Job:
Please reproduce, word for word, the lines of the listing starting with the line containing "What precise distance" and going on through the last line of the listing, with both of those lines included.

**********

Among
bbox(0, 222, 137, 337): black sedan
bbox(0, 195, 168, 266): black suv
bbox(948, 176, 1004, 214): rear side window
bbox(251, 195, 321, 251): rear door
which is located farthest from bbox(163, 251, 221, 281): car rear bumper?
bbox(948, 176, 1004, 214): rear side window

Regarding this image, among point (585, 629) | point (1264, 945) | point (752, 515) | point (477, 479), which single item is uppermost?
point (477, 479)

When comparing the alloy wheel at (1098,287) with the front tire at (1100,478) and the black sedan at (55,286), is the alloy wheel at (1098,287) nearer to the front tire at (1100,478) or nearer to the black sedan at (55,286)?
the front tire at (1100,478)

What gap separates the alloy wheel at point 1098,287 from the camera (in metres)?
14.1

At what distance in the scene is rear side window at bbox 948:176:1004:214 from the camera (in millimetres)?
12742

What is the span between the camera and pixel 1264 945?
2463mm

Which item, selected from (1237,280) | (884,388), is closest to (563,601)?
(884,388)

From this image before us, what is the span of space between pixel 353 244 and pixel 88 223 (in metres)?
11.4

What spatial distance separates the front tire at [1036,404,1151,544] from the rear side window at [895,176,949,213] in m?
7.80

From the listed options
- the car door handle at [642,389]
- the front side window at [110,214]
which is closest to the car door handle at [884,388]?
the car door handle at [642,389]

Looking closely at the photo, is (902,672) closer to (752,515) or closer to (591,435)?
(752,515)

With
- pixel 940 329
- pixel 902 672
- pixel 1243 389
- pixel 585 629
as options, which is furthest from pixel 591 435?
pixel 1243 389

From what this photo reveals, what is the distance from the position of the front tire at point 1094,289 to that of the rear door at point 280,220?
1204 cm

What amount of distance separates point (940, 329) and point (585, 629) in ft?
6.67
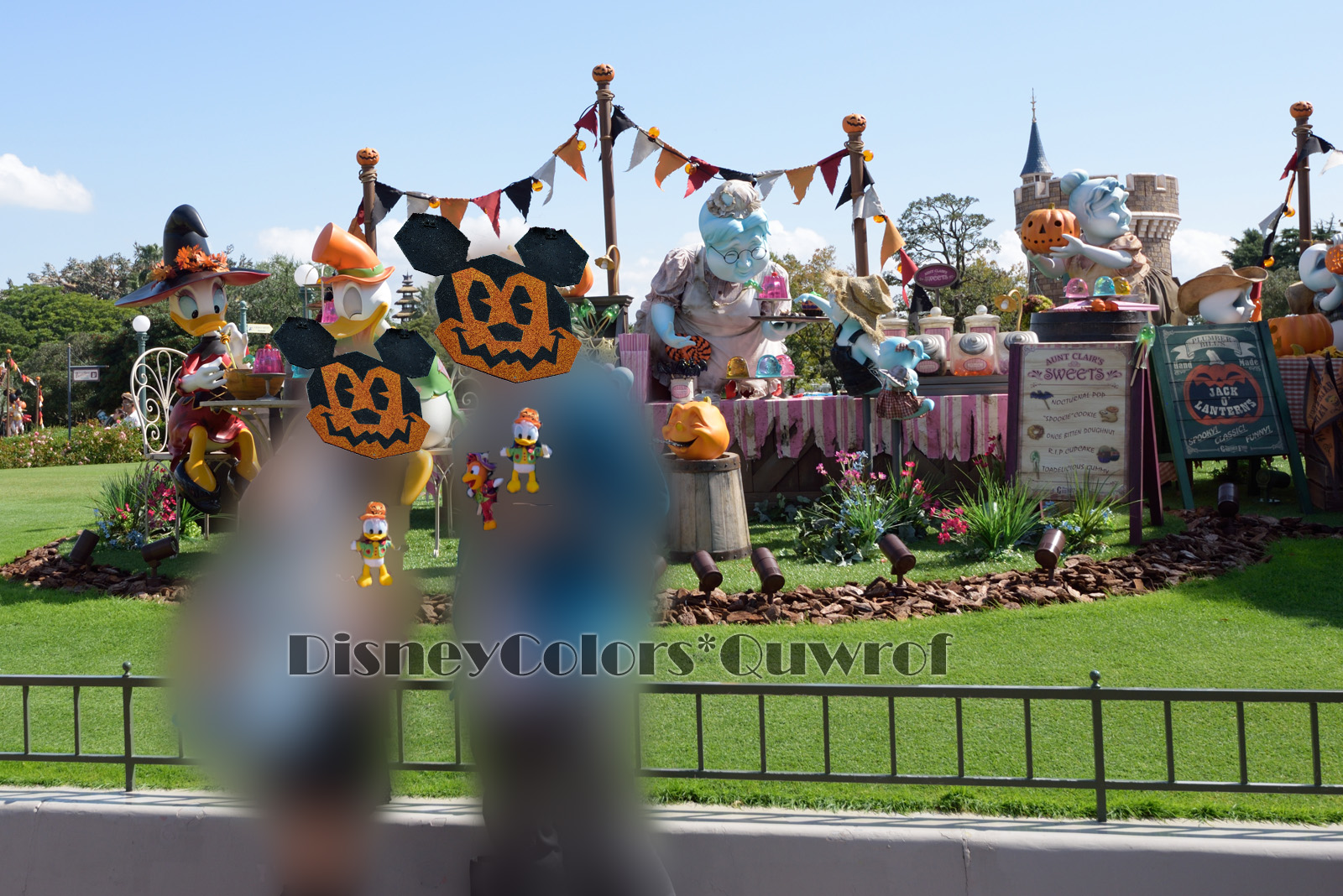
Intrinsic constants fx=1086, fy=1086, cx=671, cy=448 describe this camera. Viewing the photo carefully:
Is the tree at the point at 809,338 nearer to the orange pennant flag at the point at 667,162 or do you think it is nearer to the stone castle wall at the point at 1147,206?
the stone castle wall at the point at 1147,206

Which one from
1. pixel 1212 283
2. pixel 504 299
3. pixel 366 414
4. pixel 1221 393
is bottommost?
pixel 366 414

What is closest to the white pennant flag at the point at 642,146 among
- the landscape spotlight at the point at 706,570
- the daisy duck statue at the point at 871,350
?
the daisy duck statue at the point at 871,350

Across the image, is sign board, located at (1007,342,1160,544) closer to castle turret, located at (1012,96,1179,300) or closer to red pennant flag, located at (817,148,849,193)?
red pennant flag, located at (817,148,849,193)

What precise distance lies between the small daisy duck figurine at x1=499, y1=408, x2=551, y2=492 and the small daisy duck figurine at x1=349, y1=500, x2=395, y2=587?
0.30 metres

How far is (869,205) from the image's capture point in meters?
10.2

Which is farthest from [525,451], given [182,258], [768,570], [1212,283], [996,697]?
[1212,283]

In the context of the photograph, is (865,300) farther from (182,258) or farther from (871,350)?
(182,258)

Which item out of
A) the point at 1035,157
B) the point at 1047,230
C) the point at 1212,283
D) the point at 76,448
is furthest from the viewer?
the point at 1035,157

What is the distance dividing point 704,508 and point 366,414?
4.66 m

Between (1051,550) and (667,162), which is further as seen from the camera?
(667,162)

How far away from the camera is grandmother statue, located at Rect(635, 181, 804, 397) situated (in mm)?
9398

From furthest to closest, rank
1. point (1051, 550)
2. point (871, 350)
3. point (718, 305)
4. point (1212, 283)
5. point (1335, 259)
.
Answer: point (1335, 259)
point (1212, 283)
point (718, 305)
point (871, 350)
point (1051, 550)

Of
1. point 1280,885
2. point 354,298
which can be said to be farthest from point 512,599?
point 1280,885

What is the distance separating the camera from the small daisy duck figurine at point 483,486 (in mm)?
2375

**********

Exercise response:
What precise distance lies between the small daisy duck figurine at x1=499, y1=408, x2=551, y2=492 and the small daisy duck figurine at x1=349, y1=500, x2=395, y2=587?
0.30 metres

How far is (869,205) from the image's capture point in meters?
10.2

Which is farthest from [525,451], given [182,258], [768,570], [1212,283], [996,697]?
[1212,283]

In the context of the photograph, is (865,300) farther from (182,258) or farther from (871,350)?
(182,258)

Which item out of
A) the point at 1035,157
B) the point at 1047,230
C) the point at 1212,283
D) the point at 76,448
is furthest from the viewer?
the point at 1035,157

What is the distance dividing point 704,508 and point 366,414?
4.66 m

Between (1051,550) and (667,162), which is further as seen from the camera?
(667,162)

How far away from the camera is grandmother statue, located at Rect(635, 181, 804, 397) situated (in mm)?
9398

From furthest to closest, rank
1. point (1051, 550)
2. point (871, 350)
3. point (718, 305)
4. point (1212, 283)
5. point (1335, 259)
.
Answer: point (1335, 259)
point (1212, 283)
point (718, 305)
point (871, 350)
point (1051, 550)

Of
1. point 1280,885
2. point 354,298
which can be said to be farthest from point 512,599?
point 1280,885

What is the distance separating the camera from the small daisy duck figurine at point 483,486 (in mm)?
2375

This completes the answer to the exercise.